Hey, it was the 'seventies. --Mike]

I hope one day your son graces your life with some grandchildren, they'll bring more pleasure than you imagine. I know mine do. I look forward to seeing your picks for this contest!

What a wholesome-looking young fellow! Bet you could write a story about what happened to him.

Do they have to be my grandkids? I have none of those yet (and for the foreseeable future, I hope).

On the other hand, I have plenty of pictures of my father's grandkids...

[Yeah, no. Grandkids, not kids. But if you put your kid with your parent, then you're in-bounds again, right? --Mike]

It’s interesting to look at this photo and the one from an earlier post which shows that your son is now older than you were at one time. Bound to happen, in most cases…but putting them side by side sort of futzes with the space-time continuum.

I notice the sample photo on the cover of "Photographs Not Taken" is 4x5" film.

Bigger IS better !!

I didn't know grandchildren had a singular. Four child families were the norm in my parents' and grandparents' generation, so an Easter family gathering with two or more or the grand-generation taking part could easily pass 32 grandkids. We used to form a big circle. Then aunts and uncles would be led into the middle, one at a time, see how many of us they could name.

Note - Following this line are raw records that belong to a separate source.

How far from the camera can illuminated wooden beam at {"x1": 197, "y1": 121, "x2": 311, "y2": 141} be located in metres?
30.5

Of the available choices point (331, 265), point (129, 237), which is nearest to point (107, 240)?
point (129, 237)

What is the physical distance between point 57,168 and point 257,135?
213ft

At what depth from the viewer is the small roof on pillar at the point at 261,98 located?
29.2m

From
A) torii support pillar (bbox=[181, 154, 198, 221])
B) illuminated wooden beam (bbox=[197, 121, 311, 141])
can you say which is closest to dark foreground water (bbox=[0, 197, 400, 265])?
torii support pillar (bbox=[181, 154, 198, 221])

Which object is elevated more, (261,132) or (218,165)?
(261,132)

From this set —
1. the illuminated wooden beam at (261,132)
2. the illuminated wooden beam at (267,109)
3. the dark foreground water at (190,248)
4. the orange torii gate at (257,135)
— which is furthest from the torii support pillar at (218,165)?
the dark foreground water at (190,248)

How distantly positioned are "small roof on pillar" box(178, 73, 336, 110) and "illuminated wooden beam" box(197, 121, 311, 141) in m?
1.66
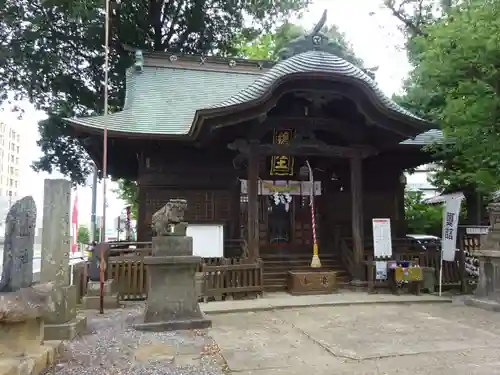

When I married an Israeli, I entered a different world. Daphna's mother, Shoshana, her uncle Max, and both grandparents survived the war, hiding in a basement in Bratislava during the final 18 months, and came to Israel as refugees. Our generation consists of three families, one secular, one observant, and one ultra-orthodox. The first two families have contributed four grandchildren, the last eleven, so the first two stages of the tree has still only 15 grandchildren. But if you add in the GREAT-grandchildren (as in the picture that I will send you), there were more than 30 at Shosh's 80th birthday, back in 2015. Today I think the total is approaching 50. And she plays a role in the lives of all of the 50.

There is an expression in Hebrew for secular children who choose the ultra-orthodox life, like my in-laws. It's "returning to the answer." The reverse move is known as "returning to the questions." And she has supported and sometimes housed grandchildren making the move in both directions.